MobileRead Forums - View Single Post

Maxiboost · 11-26-2010, 08:44 AM

Hi!

Firstly can I say what a fabulous bit of software Calibre is! Well done to Kovid for what has made life so much easier..

I'm in the same boat as the OP when trying to download articles from Instapaper. It varies how many articles are actually downloaded. For instance, the first time I downloaded a bunch of articles the filesize was 4.3MB - a few minutes later when I tried again the size was 0.8MB and only a handful! I tried this a few days later and the same 0.8mb file was downloaded.

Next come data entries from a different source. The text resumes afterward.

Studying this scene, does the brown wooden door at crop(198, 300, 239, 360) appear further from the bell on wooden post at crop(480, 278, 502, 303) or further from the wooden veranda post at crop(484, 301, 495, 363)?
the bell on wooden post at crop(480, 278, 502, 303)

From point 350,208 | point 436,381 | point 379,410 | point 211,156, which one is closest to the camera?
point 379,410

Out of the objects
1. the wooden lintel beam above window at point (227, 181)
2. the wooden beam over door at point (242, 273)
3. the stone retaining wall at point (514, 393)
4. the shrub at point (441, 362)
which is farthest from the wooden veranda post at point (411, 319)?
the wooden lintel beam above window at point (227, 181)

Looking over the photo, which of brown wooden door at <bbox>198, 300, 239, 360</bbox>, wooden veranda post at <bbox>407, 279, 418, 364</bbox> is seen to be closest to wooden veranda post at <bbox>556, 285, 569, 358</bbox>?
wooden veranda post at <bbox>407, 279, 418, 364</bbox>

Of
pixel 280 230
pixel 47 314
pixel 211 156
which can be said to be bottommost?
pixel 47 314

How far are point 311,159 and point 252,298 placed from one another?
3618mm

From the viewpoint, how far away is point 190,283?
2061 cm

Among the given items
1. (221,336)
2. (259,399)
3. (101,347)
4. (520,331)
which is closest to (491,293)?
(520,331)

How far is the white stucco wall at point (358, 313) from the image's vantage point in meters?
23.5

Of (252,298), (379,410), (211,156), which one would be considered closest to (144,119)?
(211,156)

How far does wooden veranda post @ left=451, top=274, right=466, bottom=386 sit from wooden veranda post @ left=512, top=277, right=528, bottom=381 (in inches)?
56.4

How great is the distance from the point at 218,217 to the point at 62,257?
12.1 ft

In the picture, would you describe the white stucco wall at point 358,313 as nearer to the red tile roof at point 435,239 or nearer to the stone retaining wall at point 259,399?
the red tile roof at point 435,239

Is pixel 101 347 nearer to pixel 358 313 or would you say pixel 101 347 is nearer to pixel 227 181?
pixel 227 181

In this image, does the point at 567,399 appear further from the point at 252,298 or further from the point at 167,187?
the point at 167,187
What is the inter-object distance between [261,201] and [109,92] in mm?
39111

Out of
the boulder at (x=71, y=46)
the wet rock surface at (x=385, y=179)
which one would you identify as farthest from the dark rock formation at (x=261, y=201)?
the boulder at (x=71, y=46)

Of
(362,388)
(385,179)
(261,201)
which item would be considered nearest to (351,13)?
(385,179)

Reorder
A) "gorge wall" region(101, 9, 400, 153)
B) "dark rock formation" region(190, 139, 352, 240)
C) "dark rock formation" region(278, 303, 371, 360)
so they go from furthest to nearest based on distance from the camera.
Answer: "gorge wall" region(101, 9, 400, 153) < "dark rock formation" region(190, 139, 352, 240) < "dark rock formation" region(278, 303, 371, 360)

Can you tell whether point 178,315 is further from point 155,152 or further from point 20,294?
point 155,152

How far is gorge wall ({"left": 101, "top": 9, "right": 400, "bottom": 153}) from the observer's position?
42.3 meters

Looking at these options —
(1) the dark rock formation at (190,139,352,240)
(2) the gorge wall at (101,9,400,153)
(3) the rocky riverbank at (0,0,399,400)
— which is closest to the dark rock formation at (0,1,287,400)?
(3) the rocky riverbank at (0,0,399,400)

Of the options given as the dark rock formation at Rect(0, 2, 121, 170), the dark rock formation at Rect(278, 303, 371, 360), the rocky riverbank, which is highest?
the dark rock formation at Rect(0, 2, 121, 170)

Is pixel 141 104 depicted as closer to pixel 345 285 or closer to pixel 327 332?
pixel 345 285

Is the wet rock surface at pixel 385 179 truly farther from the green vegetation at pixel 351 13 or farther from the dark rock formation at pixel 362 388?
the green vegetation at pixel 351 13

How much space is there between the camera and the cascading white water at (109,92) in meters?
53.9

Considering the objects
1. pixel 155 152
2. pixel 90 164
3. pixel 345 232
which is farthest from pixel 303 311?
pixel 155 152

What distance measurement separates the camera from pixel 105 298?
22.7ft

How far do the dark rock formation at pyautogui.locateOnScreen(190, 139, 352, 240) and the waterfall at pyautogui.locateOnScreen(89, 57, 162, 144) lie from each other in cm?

Do you think this is a Calibre issue or an Instapaper one? The recipe is as follows:

Code:

__license__   = 'GPL v3'
__copyright__ = '2009-2010, Darko Miletic <darko.miletic at gmail.com>'
'''
www.instapaper.com
'''

import urllib
from calibre import strftime
from calibre.web.feeds.news import BasicNewsRecipe

class Instapaper(BasicNewsRecipe):
    title                 = 'The KindleMagic Daily'
    __author__            = 'Unknown'
    description           = '''Personalized news feeds. Go to instapaper.com to
                               setup up your news. Fill in your instapaper
                               username, and leave the password field
                               below blank.'''
    publisher             = 'Instapaper.com'
    category              = 'news, custom'
    oldest_article        = 50
    max_articles_per_feed = 100
    no_stylesheets        = True
    use_embedded_content  = False
    needs_subscription    = True
    INDEX                 = u'http://www.instapaper.com'
    LOGIN                 = INDEX + u'/user/login'

    conversion_options = {
                          'comment'   : description
                        , 'tags'      : category
                        , 'publisher' : publisher
                        }

    feeds = [
              (u'Uncategorised articles' , INDEX + u'/u')
             ,(u'Starred articles', INDEX + u'/starred')
	   ,(u'News', INDEX + u'/u/folder/number_removed/news')
	   ,(u'Sport', INDEX + u'/u/folder/number_removed/sport') 
	   ,(u'Technology', INDEX + u'/u/folder/number_removed/technology')
	   ,(u'Gaming', INDEX + u'/u/folder/number_removed/gaming')
	   ,(u'Comment', INDEX + u'/u/folder/number_removed/comment') 
	   ,(u'Gossip/Rubbish', INDEX + u'/u/folder/number_removed/gossip-rubbish')

]

    def get_browser(self):
        br = BasicNewsRecipe.get_browser()
        if self.username is not None:
            br.open(self.LOGIN)
            br.select_form(nr=0)
            br['username'] = self.username
            if self.password is not None:
               br['password'] = self.password
            br.submit()
        return br

    def parse_index(self):
        totalfeeds = []
        lfeeds = self.get_feeds()
        for feedobj in lfeeds:
            feedtitle, feedurl = feedobj
            self.report_progress(0, _('Fetching feed')+' %s...'%(feedtitle if feedtitle else feedurl))
            articles = []
            soup = self.index_to_soup(feedurl)
            for item in soup.findAll('div', attrs={'class':'titleRow'}):
                description = self.tag_to_string(item.div)
                atag = item.a
                if atag and atag.has_key('href'):
                    url         = atag['href']
                    title       = self.tag_to_string(atag)
                    date        = strftime(self.timefmt)
                    articles.append({
                                      'title'      :title
                                     ,'date'       :date
                                     ,'url'        :url
                                     ,'description':description
                                    })
            totalfeeds.append((feedtitle, articles))
        return totalfeeds

    def print_version(self, url):
        return self.INDEX + '/text?u=' + urllib.quote(url)

For info, I am running Calibre 0.7.29 on Linux Ubuntu 10.10.

Really hoping someone can help here folks!

Thanks in advance for your time

Cheers
Maxi (UK)

PS, not sure if this is relevant, but on my work's box I am running Ubuntu 10.04 - every time I download I get all the articles (i.e. 4.3mb) so it's working fine there. An Ubuntu 10.10 thing??

-----------